Hymne said:
Hello!
I have difficulty trying with the interpretation of:
[tex](\frac{1}{2}) \otimes (\frac{1}{2}) \otimes (\frac{1}{2}) = (\frac{3}{2}) \otimes (\frac{1}{2}) \otimes (\frac{1}{2})[/tex]
If I´m right this is the SU(2) irrep for isospin but what does this mean?
Proton = Neutron?
The equation is incorrect as written. The objects appearing above are representations of [tex]SU(2)[/tex]. These are characterized by their spin [tex]j[/tex] and have dimension [tex]2j+1[/tex]. For instance, the [tex]j=1/2[/tex] representation has dimension 2. For each dimension, there is a unique irreducible representation. By irreducible, we mean that we can't write the matrix generators of the representation in block-diagonal form. It is common to use the dimension rather than the spin to label irreducible representations of [tex]SU(2)[/tex]. So instead of writing [tex]\tfrac{1}{2}[/tex], we would write [tex]\mathbf{2}[/tex].
Now the expression of the LHS contains the tensor product of 3 spin 1/2 representations.

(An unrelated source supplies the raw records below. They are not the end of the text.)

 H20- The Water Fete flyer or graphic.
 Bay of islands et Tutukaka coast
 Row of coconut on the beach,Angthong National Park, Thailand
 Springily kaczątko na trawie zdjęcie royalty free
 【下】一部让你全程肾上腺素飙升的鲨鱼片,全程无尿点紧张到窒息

The states in this object have 3 spinor indices [tex]t_{abc}[/tex], but are actually reducible, so the usual question is what irreducible representations appear when we reduce the product representation. To work this out, it's best to work in steps. In terms of the dimensions, the product is [tex]\mathbf{2}\otimes \mathbf{2}\otimes \mathbf{2}[/tex]. We'll first consider part of this, [tex]\mathbf{2}\otimes \mathbf{2}[/tex]. Here we take two spin 1/2 states and make a tensor [tex]t_{ab}[/tex]. This is a 2x2 matrix in spin space, which we can break up into a symmetric part and an antisymmetric part. The symmetric part has (2)(3)/2 = 3 components, while the antisymmetric part has 1 component. We can therefore identify the antisymmetric part with the trivial [tex]j=0[/tex], one-dimensional irrep, while the symmetric part is a [tex]j=1[/tex], three-dimensional vector irrep. So we would write
[tex]\mathbf{2}\otimes \mathbf{2}=\mathbf{1}\oplus\mathbf{3}.[/tex]
Note that the RHS has a sum of irreps, not a product.

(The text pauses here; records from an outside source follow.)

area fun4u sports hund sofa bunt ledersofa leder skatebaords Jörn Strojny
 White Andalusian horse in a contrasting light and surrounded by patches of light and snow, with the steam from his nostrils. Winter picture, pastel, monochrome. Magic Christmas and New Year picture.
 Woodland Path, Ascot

Now, one could have obtained this from usual angular momentum addition rules. We have [tex]j_1=1/2[/tex] and [tex]j_2=1/2[/tex] and when we add these we are allowed to obtain the representations [tex]j_1+j_2[/tex], [tex]j_1+j_2-1[/tex], ... [tex]|j_1-j_2|[/tex]. But for [tex]j_1=j_2=1/2[/tex], we only have two possibilities: [tex]j_1+j_2 =1[/tex] and [tex]|j_1-j_2|=0[/tex], as we found above.
Now we can go back to the original product and write it as
[tex]\mathbf{2}\otimes\mathbf{2}\otimes \mathbf{2}=\mathbf{2}\otimes(\mathbf{1}\oplus\mathbf{3}).[/tex]
The tensor product distributes over the sum, so we can consider [tex]\mathbf{2}\otimes\mathbb{1}[/tex] and [tex]\mathbf{2}\otimes\mathbb{3}[/tex] separately. The first is simply [tex]\mathbf{2}\otimes\mathbf{1}=\mathbf{2}[/tex], since the spin 0 part doesn't change anything. For the second, we are adding [tex]j_1=1/2[/tex] and [tex]j_2=1[/tex], so we obtain a spin 3/2 and a spin 1/2 state, so [tex]\mathbf{2}\otimes\mathbf{3}=\mathbf{2}\oplus\mathbf{4}[/tex]. So finally we obtain
[tex]\mathbf{2}\otimes\mathbf{2}\otimes \mathbf{2}=\mathbf{4}\oplus \mathbf{2}\oplus\mathbf{2}.[/tex]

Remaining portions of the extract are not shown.